Running jobs in Torque#

VSC clusters using the Torque job scheduler:

UGent

Note

Other clusters might use the Slurm job scheduler

The workflow in the HPC is straightforward:

  1. Create a job script

  2. Submit it as a job to the scheduler

  3. Wait for the computation to run and finish

Job script#

A job script is essentially a Bash script, augmented with information for the scheduler. As an example, consider a file hello_world.pbs as below.

 1#!/usr/bin/env bash
 2
 3#PBS -l nodes=1:ppn=1
 4#PBS -l walltime=00:05:00
 5#PBS -l mem=1gb
 6
 7cd $PBS_O_WORKDIR
 8
 9module purge
10module load Python/3.12.3-GCCcore-13.3.0
11
12python hello_world.py

We discuss this script line by line.

  • Line 1 is a she-bang that indicates that this is a Bash script.

  • Lines 3-5 inform the scheduler about the resources required by this job.

    • It requires a single node (nodes=1), and a single core (ppn=1) on that node.

    • It will run for at most 5 minutes (walltime=00:05:00).

    • It will use at most 1 GB of RAM (mem=1gb).

  • Line 7 changes the working directory to the directory in which the job will be submitted (that will be the value of the $PBS_O_WORKDIR environment variable when the job runs).

  • Lines 9 and 10 set up the environment by loading the appropriate modules.

  • Line 12 performs the actual computation, i.e., running a Python script.

Every job script has the same basic structure.

Note

Although you can use any file name extension you want, it is good practice to use .pbs since that allows support staff to easily identify your job script.

More information is available on:

See also

Using the module system

Submitting and monitoring a job#

Once you have created your job script, and transferred all required input data if necessary, you can submit your job to the scheduler

$ qsub hello_world.pbs
11549090

The qsub returns a job ID, an unique identifier that you can use to manage your job.

Once submitted, you can monitor the status of your job using the qstat command.

$ qstat
Job ID     Name             User            Time Use S Queue
---------- ---------------- --------------- -------- - -------
11549090   hello_world.pbs  vsc30140        0:00:10  C cpu...

The status of your job is given in the S column. The most common values are given below.

status

meaning

Q

job is queued, i.e., waiting to be executed

R

job is running

C

job is completed, i.e., finished.

More information is available on

Job output#

By default, the output of your job is saved to two files.

<job_name>.o<jobid>

This file contains all text written to standard output, as well as some information about your job.

<job_name>.e<jobid>

This file contains all text written to standard error, if any. If your job fails, or doesn’t produce the expected output, this is the first place to look.

Troubleshooting#

Advanced topics#

  • Monitoring memory and CPU usage of programs, which helps to find the right parameters to improve your specification of the job requirements.
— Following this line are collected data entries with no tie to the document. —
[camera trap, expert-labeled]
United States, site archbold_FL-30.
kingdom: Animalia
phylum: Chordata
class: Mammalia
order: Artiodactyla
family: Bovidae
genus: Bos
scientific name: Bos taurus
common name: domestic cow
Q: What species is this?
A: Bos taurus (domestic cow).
  • worker quick start: To manage lots of small jobs on a cluster. The cluster scheduler isn’t meant to deal with tons of small jobs. Those create a lot of overhead, so it is better to bundle those jobs in larger sets.

  • The Checkpointing framework can be used to run programs that take longer than the maximum time allowed by the queue. It can break a long job in shorter jobs, saving the state at the end to automatically start the next job from the point where the previous job was interrupted.